OpenTelemetry Local-First V1 Plan (MemorySmith)
Summary
This plan delivers a local-first OpenTelemetry implementation that complements existing Serilog + Windows Event Log observability. It focuses on safe-by-default telemetry with explicit controls for performance and data exposure.
Goals
- Add OpenTelemetry tracing and metrics with optional OTLP export for local collector use.
- Keep overhead bounded via sampling, path filters, and low-cardinality tags.
- Avoid sensitive data capture (no raw prompts, no attachment content, no API secrets, no full payload logs in OTel attributes).
- Keep all telemetry controls configurable in existing admin settings.
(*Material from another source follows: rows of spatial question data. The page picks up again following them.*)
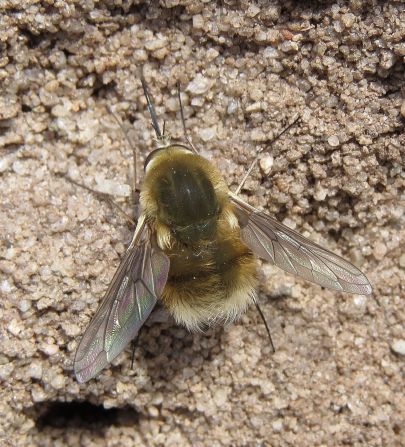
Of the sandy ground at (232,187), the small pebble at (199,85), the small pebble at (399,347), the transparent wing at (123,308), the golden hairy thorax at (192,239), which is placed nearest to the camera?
the transparent wing at (123,308)

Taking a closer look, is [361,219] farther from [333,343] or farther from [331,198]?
[333,343]

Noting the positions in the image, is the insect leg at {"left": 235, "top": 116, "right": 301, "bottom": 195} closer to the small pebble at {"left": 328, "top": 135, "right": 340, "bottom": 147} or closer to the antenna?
the small pebble at {"left": 328, "top": 135, "right": 340, "bottom": 147}

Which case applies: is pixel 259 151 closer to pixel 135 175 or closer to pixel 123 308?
pixel 135 175

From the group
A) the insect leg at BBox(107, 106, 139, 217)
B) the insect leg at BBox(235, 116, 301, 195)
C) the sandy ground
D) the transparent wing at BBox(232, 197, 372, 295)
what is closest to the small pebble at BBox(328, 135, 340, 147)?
the sandy ground

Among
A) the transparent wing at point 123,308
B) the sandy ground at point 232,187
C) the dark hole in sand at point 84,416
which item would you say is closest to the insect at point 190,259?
the transparent wing at point 123,308

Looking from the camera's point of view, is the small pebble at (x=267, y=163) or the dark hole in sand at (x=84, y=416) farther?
the dark hole in sand at (x=84, y=416)

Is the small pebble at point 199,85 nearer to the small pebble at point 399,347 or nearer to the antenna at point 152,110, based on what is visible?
the antenna at point 152,110

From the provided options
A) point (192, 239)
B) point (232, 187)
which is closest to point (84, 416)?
point (192, 239)
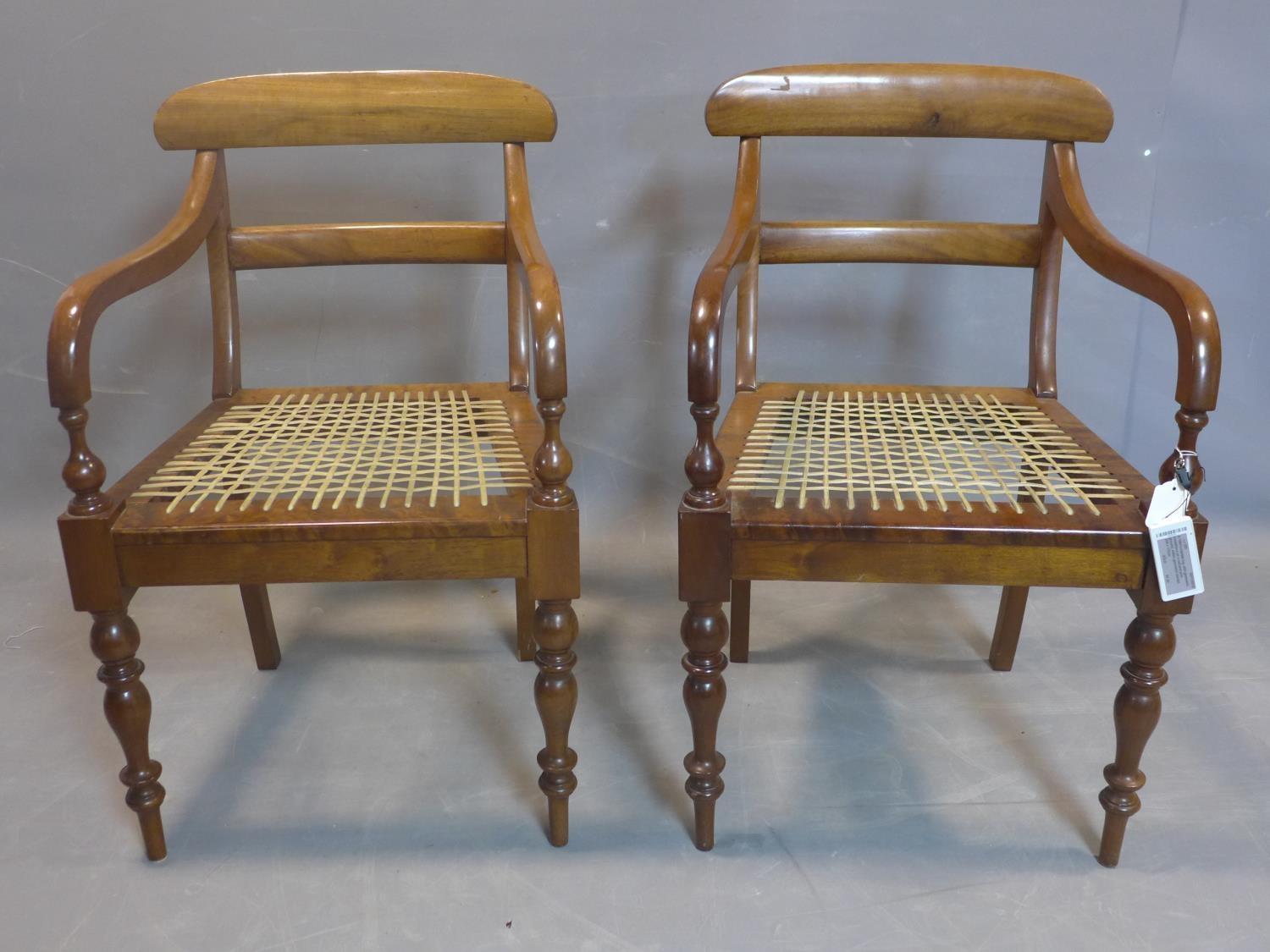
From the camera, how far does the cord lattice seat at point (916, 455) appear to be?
1.30m

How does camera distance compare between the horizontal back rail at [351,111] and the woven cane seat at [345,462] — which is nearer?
the woven cane seat at [345,462]

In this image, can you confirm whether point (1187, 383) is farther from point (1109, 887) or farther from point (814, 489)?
point (1109, 887)

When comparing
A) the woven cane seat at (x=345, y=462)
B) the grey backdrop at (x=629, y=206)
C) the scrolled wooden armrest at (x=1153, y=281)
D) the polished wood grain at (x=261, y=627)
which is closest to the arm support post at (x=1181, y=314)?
the scrolled wooden armrest at (x=1153, y=281)

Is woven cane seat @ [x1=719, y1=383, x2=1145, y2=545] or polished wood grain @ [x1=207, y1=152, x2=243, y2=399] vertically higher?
polished wood grain @ [x1=207, y1=152, x2=243, y2=399]

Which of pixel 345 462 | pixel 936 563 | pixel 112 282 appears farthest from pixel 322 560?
pixel 936 563

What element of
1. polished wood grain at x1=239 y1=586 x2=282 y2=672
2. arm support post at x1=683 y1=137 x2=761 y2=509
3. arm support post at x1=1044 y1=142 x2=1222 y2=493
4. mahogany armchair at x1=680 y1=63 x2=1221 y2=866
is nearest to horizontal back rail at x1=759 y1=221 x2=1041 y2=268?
mahogany armchair at x1=680 y1=63 x2=1221 y2=866

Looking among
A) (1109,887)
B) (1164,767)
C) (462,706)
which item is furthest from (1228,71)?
(462,706)

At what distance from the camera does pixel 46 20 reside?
6.58ft

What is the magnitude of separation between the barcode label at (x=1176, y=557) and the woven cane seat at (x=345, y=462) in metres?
0.71

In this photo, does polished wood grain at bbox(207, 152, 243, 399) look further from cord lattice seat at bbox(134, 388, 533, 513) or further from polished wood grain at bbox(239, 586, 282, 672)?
polished wood grain at bbox(239, 586, 282, 672)

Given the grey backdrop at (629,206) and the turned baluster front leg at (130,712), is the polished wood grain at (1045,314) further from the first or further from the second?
the turned baluster front leg at (130,712)

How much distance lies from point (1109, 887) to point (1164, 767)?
31 cm

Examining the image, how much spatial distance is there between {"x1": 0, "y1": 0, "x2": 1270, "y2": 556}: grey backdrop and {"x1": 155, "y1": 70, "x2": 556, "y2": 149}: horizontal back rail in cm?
46

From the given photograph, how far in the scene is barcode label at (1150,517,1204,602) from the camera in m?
1.20
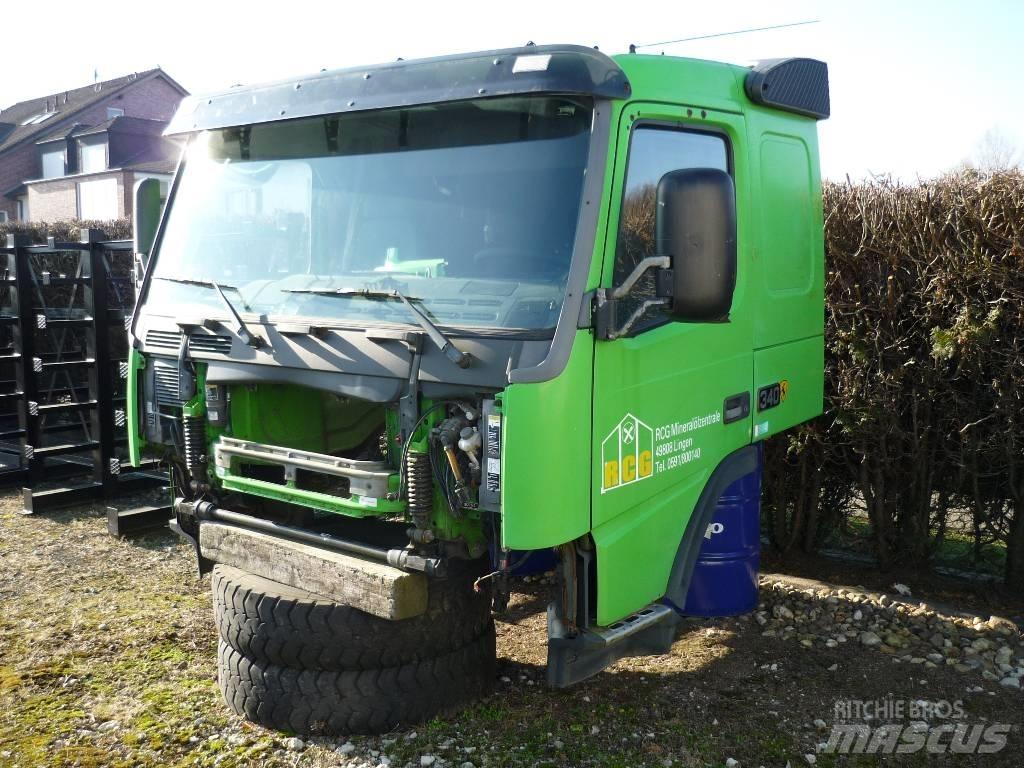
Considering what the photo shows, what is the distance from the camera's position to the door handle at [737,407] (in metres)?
4.16

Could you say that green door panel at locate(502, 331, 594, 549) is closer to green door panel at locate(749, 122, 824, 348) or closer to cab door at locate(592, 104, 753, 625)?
cab door at locate(592, 104, 753, 625)

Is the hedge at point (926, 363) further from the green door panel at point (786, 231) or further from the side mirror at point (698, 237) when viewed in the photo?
the side mirror at point (698, 237)

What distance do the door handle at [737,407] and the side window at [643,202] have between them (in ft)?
2.22

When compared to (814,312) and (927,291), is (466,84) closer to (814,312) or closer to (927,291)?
(814,312)

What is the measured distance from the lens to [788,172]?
462 centimetres

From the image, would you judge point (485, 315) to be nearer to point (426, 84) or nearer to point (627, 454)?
point (627, 454)

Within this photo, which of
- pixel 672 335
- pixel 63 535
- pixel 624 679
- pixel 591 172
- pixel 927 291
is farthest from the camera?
pixel 63 535

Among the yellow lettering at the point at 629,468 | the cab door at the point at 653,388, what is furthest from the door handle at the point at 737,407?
the yellow lettering at the point at 629,468

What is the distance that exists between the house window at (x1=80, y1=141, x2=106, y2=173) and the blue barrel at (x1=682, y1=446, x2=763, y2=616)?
3731cm

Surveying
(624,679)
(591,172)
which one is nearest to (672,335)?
(591,172)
- Preserve current diagnostics and health workflows while adding OTel readiness visibility.
Non-Goals (V1)
- Full custom dashboard builder engine.
- External SaaS telemetry dependency.
- High-cardinality per-user/per-record telemetry dimensions.
Architecture (V1)
-
App instrumentation: - ASP.NET Core request instrumentation - HttpClient instrumentation - Runtime metrics instrumentation - Custom ActivitySource + Meter for MemorySmith domain operations
-
Export path: - Default: local-only instrumentation with exporter disabled - Optional: OTLP exporter enabled to local collector endpoint
-
Existing observability: - Keep Serilog sinks and diagnostics log APIs as-is - Add telemetry config/health surfacing for operator visibility
Guardrails
-
Performance: - Parent-based sampling with configurable percentage (default low) - Exclude low-value noisy endpoints (health, diagnostics, static assets) - Exporter disabled by default
-
Privacy: - Do not record query text, attachment content, auth headers, tokens, or API keys as attributes - Use operation-level tags only (operation name/category, success, slow-path) - Keep dimensions bounded
-
Operability: - Admin-configurable toggles and endpoints/protocol settings - Clear diagnostics visibility of effective telemetry config
Deliverables
- Config model and appsettings defaults for telemetry.
- Admin settings descriptors for telemetry controls.
- OpenTelemetry package wiring and startup registration.
- MemoryApplicationService low-cardinality instrumentation.
- Validation and council-review remediation pass.
Acceptance Criteria
- Build/tests pass with telemetry enabled defaults.
- Telemetry exporter can be toggled without code changes.
- No raw sensitive request content is added to telemetry attributes.
- Request and core memory-operation latency/error telemetry is observable via OTel.
- Path filtering and sampling controls are effective and admin-editable.
Risks and Mitigations
-
Risk: Cardinality explosion. - Mitigation: fixed operation tags, no freeform text attributes.
-
Risk: Extra CPU/network overhead. - Mitigation: low default sampling, exporter off by default, filtered paths.
-
Risk: accidental sensitive data capture. - Mitigation: no payload attributes, no query text tags, no body capture.
Confidence
88%
Open Questions
- Should V1 include a direct Prometheus scrape endpoint, or stay OTLP-to-collector only?
- Should chat provider/model be included as a bounded dimension for selected operation metrics?